READING TEXT
She became interested in working with children who have special needs or disabilities. Hurd-Wood began studying linguistics at University College London in 2008, but left the course after a year, before travelling to Australia for the filming of Tomorrow, When the War Began, when she decided to focus entirely on her career in acting.

Career

Acting
Hurd-Wood's career in acting started in 2002 when she was picked for the role of Wendy Darling, after her grandparents spotted a television clip that said P.J. Hogan was searching for a "young English rose" for the feature film Peter Pan. She travelled to Gold Coast, Australia for eight months of filming. Her performance received good reviews and was nominated for a Saturn Award for Best Performance by a Younger Actor, and a Young Artist Award for Best Performance in a Feature Film – Leading Young Actress.

Hurd-Wood portrayed the character Imogen Helhoughton in the 2004 TV film Sherlock Holmes and the Case of the Silk Stocking, as a 13-year-old victim of a serial killer. Also in 2004, she had a major role of Betsy Bell in the thriller An American Haunting, as a girl who is haunted and tormented by an unrelenting demon. Her performance came in for some praise, one critic remarking, "The actors are the saving grace… Hurd-Wood a mix of radiant approaching womanhood and animal terror. Their impassioned performances make you really care what happens to these people…"; another reviewer comments, "Rachel Hurd-Wood… delivers a fantastic and nuanced performance as Betsy Bell, the very central role that essentially carries the entire movie." Hurd-Wood was nominated for the 2006 Teen Choice Awards in the category Movie – Choice Scream for her role.

In 2005 she appeared in an adaptation of the best-selling novel by German writer Patrick Süskind, Perfume: The Story of a Murderer. Set in 18th century France, Hurd-Wood portrayed Laura Richis, the red-headed virgin daughter of a politically connected merchant played by Alan Rickman. She had her brunette hair dyed red.  She was nominated for the "Best Supporting Actress" award at the 33rd Saturn Awards by The Academy of Science Fiction, Fantasy and Horror Films for her role.

The year 2007 saw Hurd-Wood starring as a waitress in the music video for the song "A Little Bit" by Madeleine Peyroux. She appeared alongside the musicians in the music video for "Fatherhood/Motherhood" by Ox.Eagle.Lion.Man.

In the 2008 film Solomon Kane, she played Meredith Crowthorn, a Puritan captured by a band of marauders who killed her family and whom Kane sought to rescue. Her younger brother Patrick appears in the film as her brother Samuel.

Later in the year she acted in the film Dorian Gray based on the Oscar Wilde novel, The Picture of Dorian Gray. She was in the small but key role of the young budding actress Sibyl Vane, with whom Gray falls in love. She was studying in the first year of the linguistics course at UCL while working in this film.

[Saved entries]
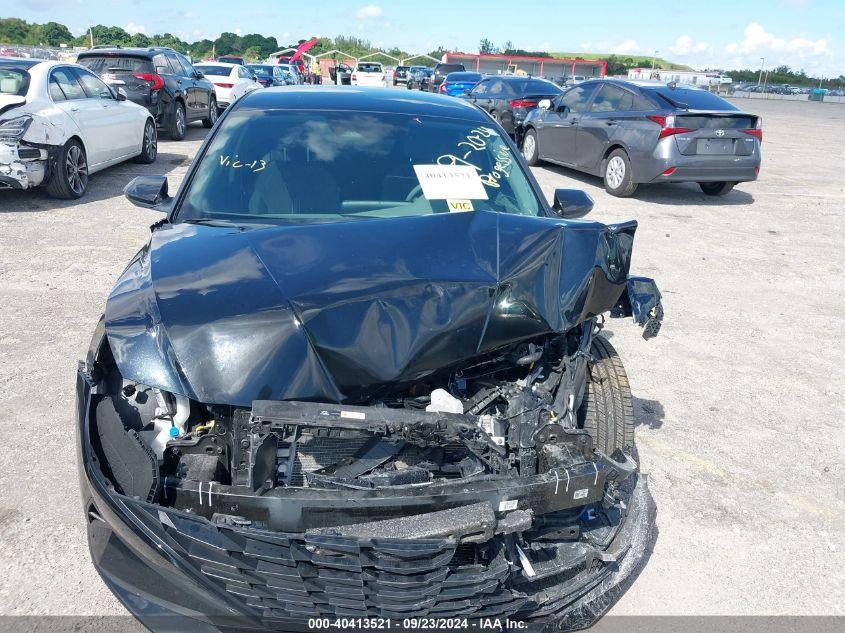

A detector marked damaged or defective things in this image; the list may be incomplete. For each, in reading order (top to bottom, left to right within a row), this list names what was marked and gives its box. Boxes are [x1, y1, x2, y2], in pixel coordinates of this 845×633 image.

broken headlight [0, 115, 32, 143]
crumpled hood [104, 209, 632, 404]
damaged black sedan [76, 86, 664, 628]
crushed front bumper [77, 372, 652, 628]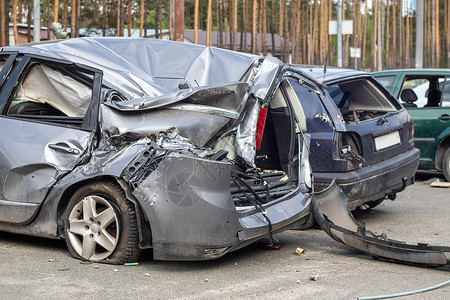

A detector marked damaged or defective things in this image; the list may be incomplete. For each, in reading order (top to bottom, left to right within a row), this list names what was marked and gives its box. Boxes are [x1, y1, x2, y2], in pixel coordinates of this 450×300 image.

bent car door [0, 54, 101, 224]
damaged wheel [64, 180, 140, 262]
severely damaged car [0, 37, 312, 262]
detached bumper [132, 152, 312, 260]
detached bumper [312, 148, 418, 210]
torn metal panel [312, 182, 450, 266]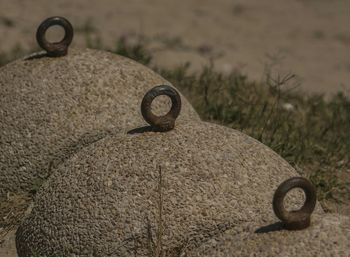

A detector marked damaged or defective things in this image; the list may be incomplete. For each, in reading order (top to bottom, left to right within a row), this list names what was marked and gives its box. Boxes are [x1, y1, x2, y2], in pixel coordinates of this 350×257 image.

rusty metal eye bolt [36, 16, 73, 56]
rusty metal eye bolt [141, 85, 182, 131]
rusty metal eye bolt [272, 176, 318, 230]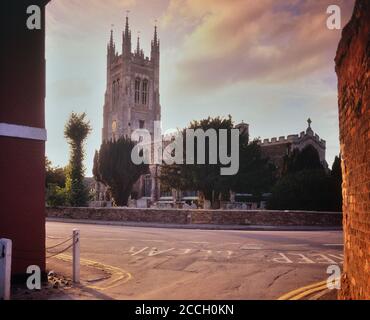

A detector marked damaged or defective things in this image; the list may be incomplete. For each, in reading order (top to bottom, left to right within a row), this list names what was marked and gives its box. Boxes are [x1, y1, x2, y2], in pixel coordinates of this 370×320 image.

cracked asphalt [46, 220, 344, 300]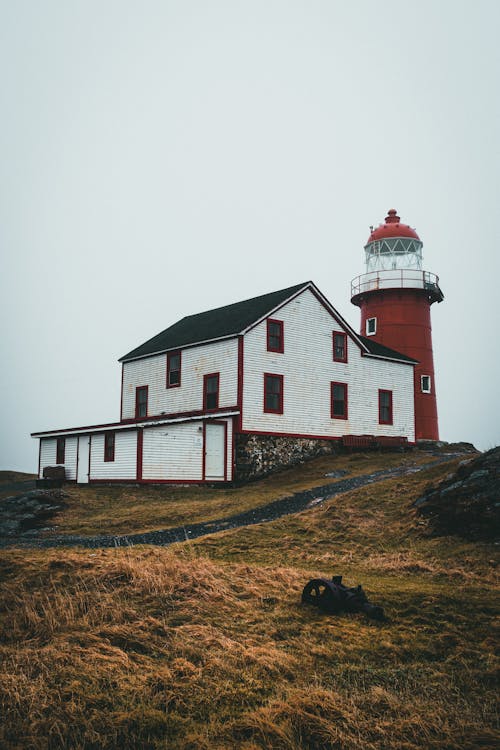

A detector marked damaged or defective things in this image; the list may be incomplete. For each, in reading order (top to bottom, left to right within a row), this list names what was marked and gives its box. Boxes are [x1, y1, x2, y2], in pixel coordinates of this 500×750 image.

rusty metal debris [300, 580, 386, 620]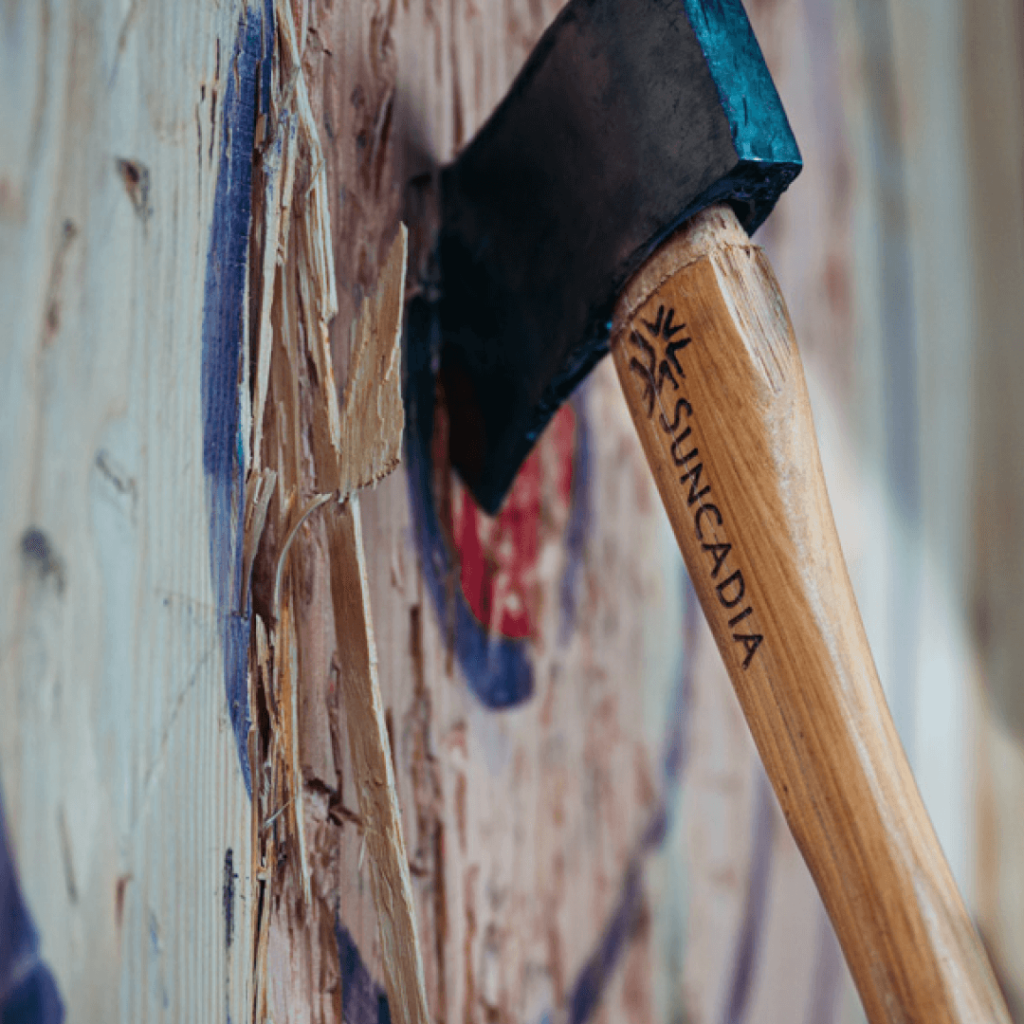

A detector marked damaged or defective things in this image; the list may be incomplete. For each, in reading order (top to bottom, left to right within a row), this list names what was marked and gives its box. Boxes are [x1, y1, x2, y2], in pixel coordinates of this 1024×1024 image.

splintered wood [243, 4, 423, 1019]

---

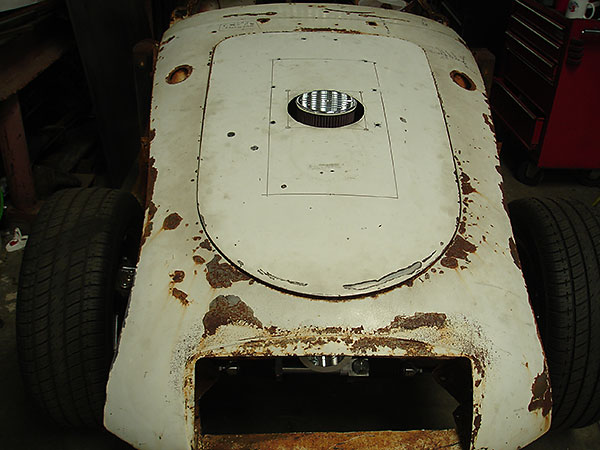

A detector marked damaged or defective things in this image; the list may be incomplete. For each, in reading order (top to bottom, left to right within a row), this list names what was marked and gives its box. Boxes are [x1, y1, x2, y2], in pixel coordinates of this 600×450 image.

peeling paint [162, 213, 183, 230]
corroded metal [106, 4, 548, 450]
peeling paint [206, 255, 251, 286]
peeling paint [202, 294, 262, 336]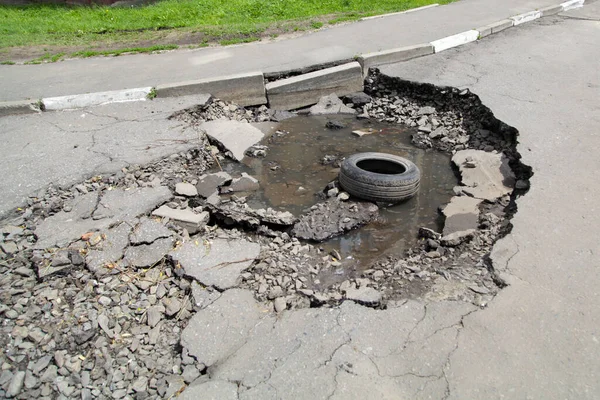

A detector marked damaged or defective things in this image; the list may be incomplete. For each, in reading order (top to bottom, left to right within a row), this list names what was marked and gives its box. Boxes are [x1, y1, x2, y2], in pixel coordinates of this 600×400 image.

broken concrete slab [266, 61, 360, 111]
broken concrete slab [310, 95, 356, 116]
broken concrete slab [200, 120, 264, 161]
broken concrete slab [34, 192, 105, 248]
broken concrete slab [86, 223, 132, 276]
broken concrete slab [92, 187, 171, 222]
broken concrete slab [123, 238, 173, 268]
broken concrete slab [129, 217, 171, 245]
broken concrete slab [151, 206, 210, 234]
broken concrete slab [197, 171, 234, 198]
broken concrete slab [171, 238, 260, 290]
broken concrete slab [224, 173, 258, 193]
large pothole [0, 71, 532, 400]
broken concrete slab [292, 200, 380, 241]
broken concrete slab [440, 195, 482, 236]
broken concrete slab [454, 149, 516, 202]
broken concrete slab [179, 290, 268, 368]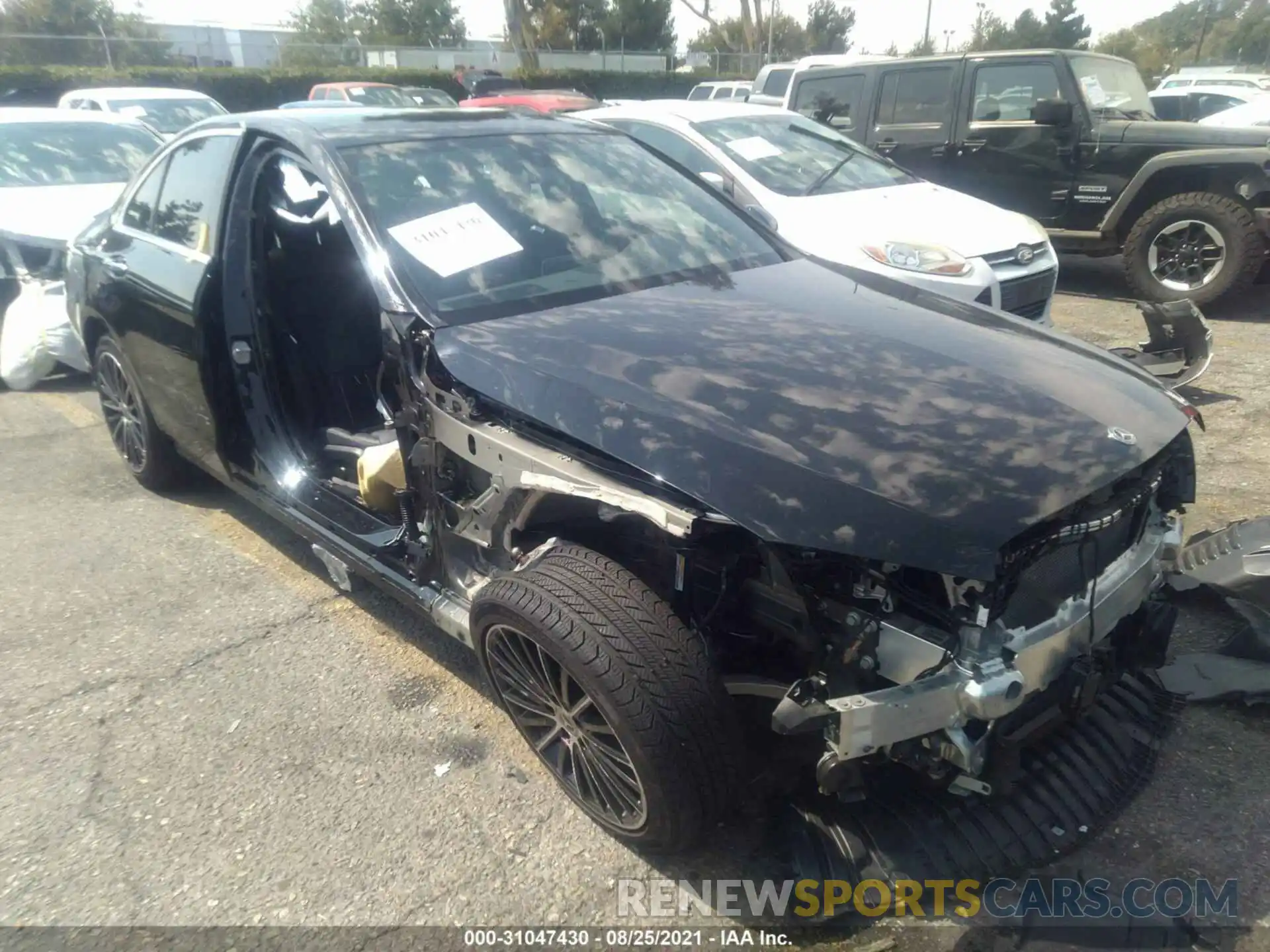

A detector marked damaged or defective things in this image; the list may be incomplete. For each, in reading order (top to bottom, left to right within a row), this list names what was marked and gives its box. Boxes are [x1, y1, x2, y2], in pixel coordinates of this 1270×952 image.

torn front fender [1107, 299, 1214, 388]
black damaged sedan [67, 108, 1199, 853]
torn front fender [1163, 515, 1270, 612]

--

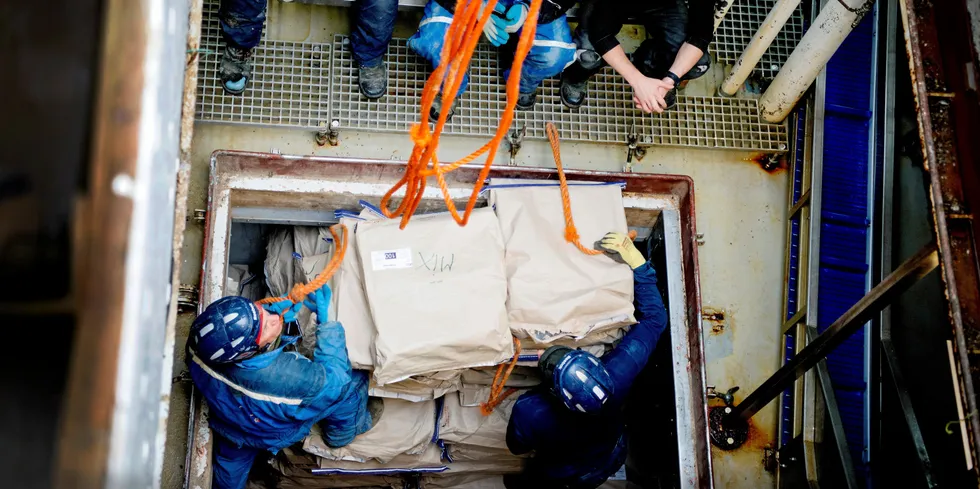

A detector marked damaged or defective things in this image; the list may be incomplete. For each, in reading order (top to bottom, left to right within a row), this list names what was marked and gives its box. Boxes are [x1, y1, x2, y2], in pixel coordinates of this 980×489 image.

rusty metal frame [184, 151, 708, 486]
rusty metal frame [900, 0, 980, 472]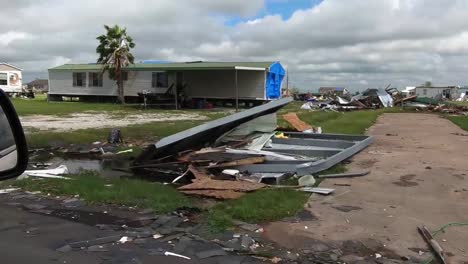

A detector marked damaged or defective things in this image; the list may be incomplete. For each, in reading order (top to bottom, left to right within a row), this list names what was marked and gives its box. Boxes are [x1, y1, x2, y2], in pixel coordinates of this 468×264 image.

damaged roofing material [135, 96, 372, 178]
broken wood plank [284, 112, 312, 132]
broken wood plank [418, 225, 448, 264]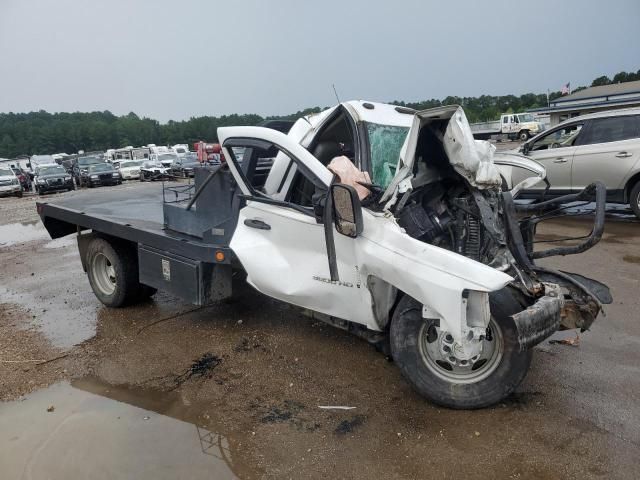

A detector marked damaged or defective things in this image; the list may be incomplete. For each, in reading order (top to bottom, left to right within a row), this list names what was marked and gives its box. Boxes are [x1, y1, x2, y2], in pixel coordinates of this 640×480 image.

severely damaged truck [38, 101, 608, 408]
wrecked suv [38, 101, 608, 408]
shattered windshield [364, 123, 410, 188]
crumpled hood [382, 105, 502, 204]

WHAT YOU NEED TO DO
a: Reproduce the passage on Rachel Hurd-Wood's career from "In the 2008" to "her brother Samuel.", substituting "raiders" for "marauders".
b: Extend the passage on Rachel Hurd-Wood's career with the next portion, beginning after its final sentence.
The data bear no relation to the passage on Rachel Hurd-Wood's career.

RESPONSES
a:
In the 2008 film Solomon Kane, she played Meredith Crowthorn, a Puritan captured by a band of raiders who killed her family and whom Kane sought to rescue. Her younger brother Patrick appears in the film as her brother Samuel.

b:
In her first contemporary role, Hurd-Wood was cast as Corrie Mackenzie, one of the principal characters in the 2009 Australian action-adventure film Tomorrow, When the War Began, based on the novel by John Marsden. (The novel was one of the books she read while being tutored for the filming of Peter Pan.) At this point, she discontinued studying for a Linguistics degree to concentrate full-time on acting. She learned an Australian accent for the role. The film became the highest-grossing movie for that year in Australia.

Hurd-Wood portrayed the lead character Mae-West O'Mara in the 2010 film Hideaways, narrating a story to her six-year-old daughter, about the strange powers of the men in the Furlong family. Her performance was well received by critics, calling her "charismatic"  and "...the heart and soul of the film, the one the girls will relate to and the guys are going to love...". "If the film works it's due in large part to her stellar performance", says a reviewer. Another reviewer commented, "When the light hits Mae's eyes, it's like you can see whole worlds being born and being destroyed ad infinitum ... Hurd-Wood's chemistry with Treadaway is instant, the two are a joy to watch, and their romance is the heart of the film ... [Rachel's and Harry's] two great central performances". Later in the year, she played the younger version of the character Isabel, played by Jenny Agutter, in the short film The Mapmaker. Also in the same year, she was featured in the music video for "Revolver" by Warehouse Republic.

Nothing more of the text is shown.